IT was the blog that had the luvvies of the Edinburgh Festival gossiping all week.

Who was the unnamed Scottish star castigated for being the "nationalist next door" in an article on the Daily Telegraph's website?

The answer, we've learned, is David Hayman - famous for roles on stage and screen, and an avowed Yes voter - and he is far from happy at being the target of an attack he feels was full of "anger", "bile" and "hate".

The piece certainly raised eyebrows, for this is usually the time of year when actors, playwrights and TV producers descend upon Edinburgh to rub shoulders with bankers, arty types and the estimably better-off, when the capital's elegant Georgian streets are traditionally packed with swish cocktail parties and artistic salons as the city's soirees brim with theatre types.

Yet even as the Fringe prepares to kick into high gear, the simmering tension around the referendum debate seem to be threatening to ignite a bitter civil war on the refined streets of the capital's New Town -the unofficial summer headquarters of everybody who's anybody as writers and actors rent out town houses let by the capital's monied classes.

Signalling the opening salvoes of a barrage that could turn the festival city's normally refined atmosphere nasty, journalist Jenny Hjul expressed outrage in a Daily Telegraph blog titled "What to do when Scottish Nationalists move in next door" at her discovery that an unnamed actor who had rented temporary accommodation in her street was an active Yes campaigner.

She wrote that learning who her neighbour was came as a "bombshell", adding: "Oh no, not that, my husband and I said in horrible unison, anything but that.

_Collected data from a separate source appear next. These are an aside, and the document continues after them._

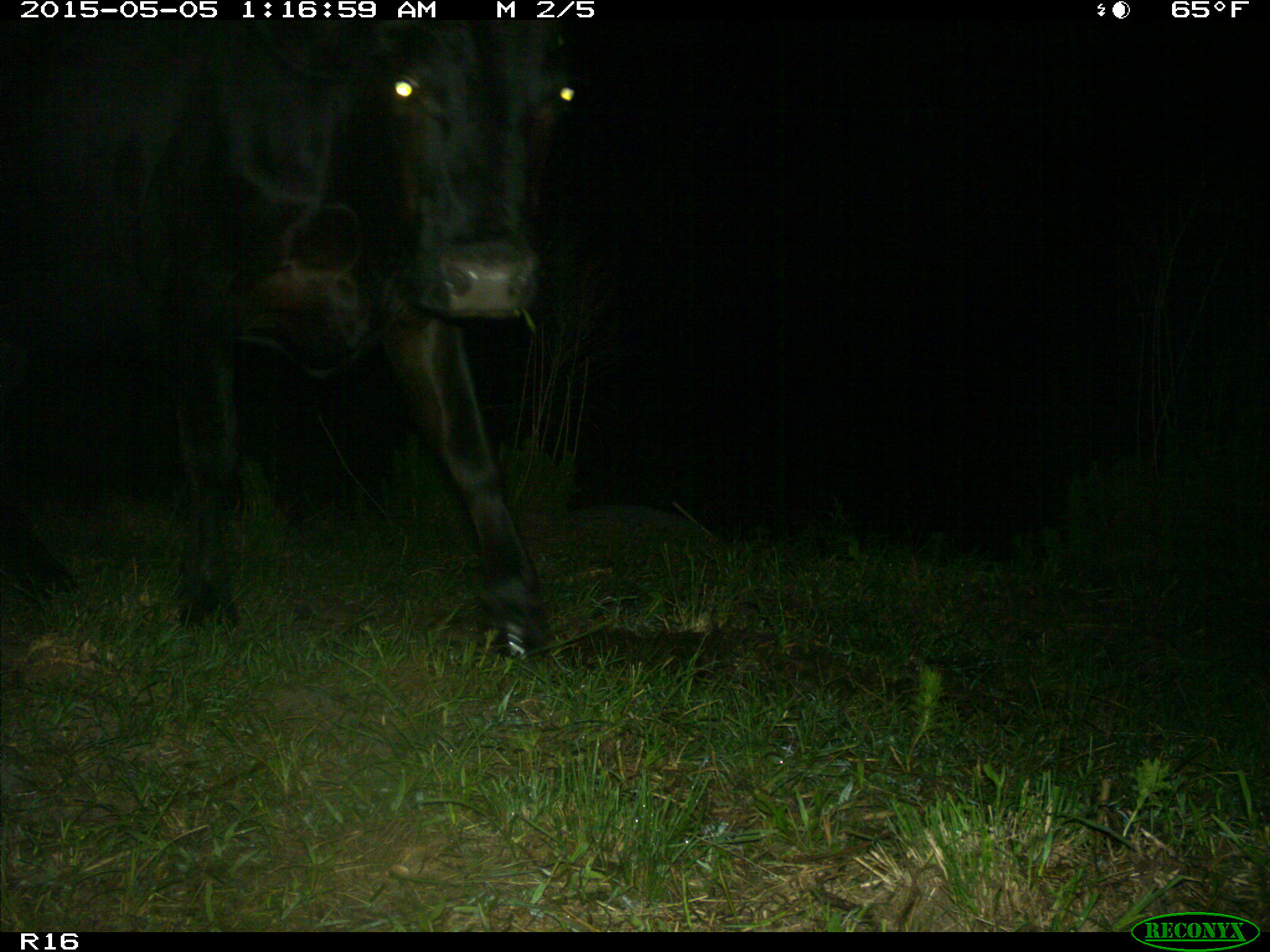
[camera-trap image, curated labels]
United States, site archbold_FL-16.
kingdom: Animalia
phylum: Chordata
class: Mammalia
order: Artiodactyla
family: Bovidae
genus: Bos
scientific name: Bos taurus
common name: domestic cow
Bos taurus (domestic cow).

But the deal is done and there is no escape. For the next month we will be living next door to a Scottish Nationalist. It gets worse.

"His show is about Scottish independence; he is on a mission to convert the masses. He is a vocal supporter of the other side; he is the enemy."

Hjul went on: "In Scotland, with just seven weeks until the referendum, politics has become deeply personal. We might have friends who are nationalists but they aren't speaking to us at the moment.

"The two camps have dug in for the final countdown and what has long been a bitter campaign has entered its last, nasty phase. Civility is reserved for the 'don't knows'. We don't belong to that group, and nor do the new folk over the fence."

Hjul is married to Alan Cochrane, the Telegraph's Scottish Editor and a vocal opponent of independence. Both the regular Courier columnist and her husband have gone on record to accuse online campaigners from the Yes side of crossing the line between debate and vitriolic abuse.

Eschewing his anonymity, Hayman - best known for the TV drama Trial and Retribution - said he was shocked at the "bewildering" attack. The actor, who is in Edinburgh appearing in The Pitiless Storm at the Assembly Rooms, said: "It's all been rather startling.

"I've said hello to what seemed to be the perfectly charming couple next door and their daughters have been absolutely lovely, but then all of a sudden this worryingly angry attack appeared online.

"I'm astounded by the anger and bile. It is hard to imagine where the hate has come from, but I feel very sorry for my new neighbours. It's deeply saddening that their experience of such a momentous year has been so negative."

Hayman added: "Wherever I've been, the referendum debate has been overwhelmingly civilised. This division and hatred is not something I've encountered at all.

"I have met people who are Yes supporters and people that intend to vote No, but all of them have recognised that they share a common interest in Scotland's future, and as a result the entire experience has been a joyous one."

Hjul declined to comment further on the grounds that as a working journalist, she doesn't wish to become the subject of her own story

She added: "That blog was meant as a light-hearted piece, but I suppose nothing is taken lightly at the moment."